**** Text block
Alternative titles; symbols
HGNC Approved Gene Symbol: STN1
Cytogenetic location: 10q24.33 Genomic coordinates (GRCh38) : 10:103,877,569-103,918,184 (from NCBI)
| Location | Phenotype |
Phenotype MIM number |
Inheritance |
Phenotype mapping key |
|---|---|---|---|---|
| 10q24.33 | Cerebroretinal microangiopathy with calcifications and cysts 2 | 617341 | Autosomal recessive | 3 |
The STN1 gene encodes a member of the human CTC1 (613129)-STN1- TEN1 (613130) (CST) complex, which plays a role in telomere C-strand synthesis as well as in genomewide replication and the recovery from replication stress (Miyake et al., 2009; summary by Simon et al., 2016).
Casteel et al. (2009) cloned mouse Obfc1, which they called Aaf44. The deduced 378-amino acid protein contains an oligonucleotide/oligosaccharide-binding (OB) fold domain that is predicted to bind single-stranded DNA (ssDNA). Database analysis revealed Aaf44 orthologs in several species, including human. The human AAF44 protein shares 71% identity with mouse Aaf44, with highest conservation in the OB fold domain. Northern blot analysis detected low and variable Aaf44 expression in several mouse tissues. Endogenous Aaf44 protein had an apparent molecular mass of 44 kD by SDS-PAGE. Aaf44 and Aaf132 (Ctc1; 613129) colocalized in nuclei of transfected synchronized HeLa cells, with exclusion from nucleoli. The 2 proteins colocalized with PCNA (176740), presumably within DNA replication foci.
By searching databases for sequences similar to S. pombe Stn1, followed by RT-PCR of HeLa cell mRNA, Miyake et al. (2009) cloned OBFC1, which they called STN1. The deduced 368-amino acid protein contains an N-terminal OB fold. Immunohistochemical analysis and FISH revealed that STN1 colocalized with telomeric DNA. It did not appear to localize with replication foci.
********
**** Provided material
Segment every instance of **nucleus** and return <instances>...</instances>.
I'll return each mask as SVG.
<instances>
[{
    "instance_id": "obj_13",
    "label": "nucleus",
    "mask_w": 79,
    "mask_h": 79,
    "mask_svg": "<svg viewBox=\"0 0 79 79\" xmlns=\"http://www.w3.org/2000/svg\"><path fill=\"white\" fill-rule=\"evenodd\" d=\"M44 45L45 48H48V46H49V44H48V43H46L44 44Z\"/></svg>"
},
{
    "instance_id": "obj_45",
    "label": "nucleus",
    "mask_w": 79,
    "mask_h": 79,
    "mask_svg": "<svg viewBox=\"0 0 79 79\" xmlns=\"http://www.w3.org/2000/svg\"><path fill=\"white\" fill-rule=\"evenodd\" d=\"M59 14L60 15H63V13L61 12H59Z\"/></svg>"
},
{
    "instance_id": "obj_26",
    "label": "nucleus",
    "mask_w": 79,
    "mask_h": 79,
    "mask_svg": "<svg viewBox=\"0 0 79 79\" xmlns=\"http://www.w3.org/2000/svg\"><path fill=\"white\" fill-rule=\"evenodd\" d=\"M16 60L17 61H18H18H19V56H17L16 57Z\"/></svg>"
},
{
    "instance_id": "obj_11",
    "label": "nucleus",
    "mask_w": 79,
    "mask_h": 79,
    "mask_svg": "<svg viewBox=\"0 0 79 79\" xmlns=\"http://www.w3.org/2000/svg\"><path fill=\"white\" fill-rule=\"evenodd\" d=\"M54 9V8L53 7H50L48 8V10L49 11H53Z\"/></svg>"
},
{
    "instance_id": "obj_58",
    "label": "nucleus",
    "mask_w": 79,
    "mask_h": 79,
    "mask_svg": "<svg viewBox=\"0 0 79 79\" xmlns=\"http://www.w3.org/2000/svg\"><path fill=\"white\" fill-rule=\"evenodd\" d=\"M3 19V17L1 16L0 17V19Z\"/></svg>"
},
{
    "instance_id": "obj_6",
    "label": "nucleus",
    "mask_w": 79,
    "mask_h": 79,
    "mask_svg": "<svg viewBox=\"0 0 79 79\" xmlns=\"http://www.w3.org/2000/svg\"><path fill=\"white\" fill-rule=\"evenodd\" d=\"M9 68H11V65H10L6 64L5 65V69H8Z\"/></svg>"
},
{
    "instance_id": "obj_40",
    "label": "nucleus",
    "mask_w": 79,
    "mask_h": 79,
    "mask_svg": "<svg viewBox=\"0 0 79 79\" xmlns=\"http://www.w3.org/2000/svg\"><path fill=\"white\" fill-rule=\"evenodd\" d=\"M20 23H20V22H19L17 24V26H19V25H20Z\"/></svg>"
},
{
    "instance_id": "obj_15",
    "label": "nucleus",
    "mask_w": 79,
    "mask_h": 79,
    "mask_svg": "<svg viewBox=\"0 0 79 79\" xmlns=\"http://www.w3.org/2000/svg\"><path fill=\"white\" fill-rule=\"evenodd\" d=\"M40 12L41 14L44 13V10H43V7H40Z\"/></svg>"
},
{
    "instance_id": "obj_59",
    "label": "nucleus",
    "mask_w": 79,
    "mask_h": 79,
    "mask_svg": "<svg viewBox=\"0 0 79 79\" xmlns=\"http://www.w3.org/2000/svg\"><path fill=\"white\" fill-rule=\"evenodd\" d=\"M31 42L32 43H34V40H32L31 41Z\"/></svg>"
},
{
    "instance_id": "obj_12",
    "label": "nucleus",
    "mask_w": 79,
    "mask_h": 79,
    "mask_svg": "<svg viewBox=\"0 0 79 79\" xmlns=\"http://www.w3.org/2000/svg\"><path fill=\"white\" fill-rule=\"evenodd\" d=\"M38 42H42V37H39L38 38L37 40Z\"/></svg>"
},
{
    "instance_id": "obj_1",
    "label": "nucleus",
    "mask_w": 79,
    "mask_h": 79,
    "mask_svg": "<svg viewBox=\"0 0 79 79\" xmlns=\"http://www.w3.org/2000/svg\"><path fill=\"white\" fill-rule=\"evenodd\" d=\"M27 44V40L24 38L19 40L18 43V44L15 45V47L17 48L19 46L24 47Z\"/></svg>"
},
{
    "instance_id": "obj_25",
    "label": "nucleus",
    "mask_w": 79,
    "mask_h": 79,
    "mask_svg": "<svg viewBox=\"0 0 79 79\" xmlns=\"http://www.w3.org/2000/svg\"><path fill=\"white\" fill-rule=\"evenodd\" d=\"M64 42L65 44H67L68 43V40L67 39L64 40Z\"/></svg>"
********
● What you are asked to do: Reproduce the passage of the STN1 gene text starting with "Alternative titles; symbols" and going on through "10:103,877,569-103,918,184 (from NCBI)".

● Answer:
Alternative titles; symbols
HGNC Approved Gene Symbol: STN1
Cytogenetic location: 10q24.33 Genomic coordinates (GRCh38) : 10:103,877,569-103,918,184 (from NCBI)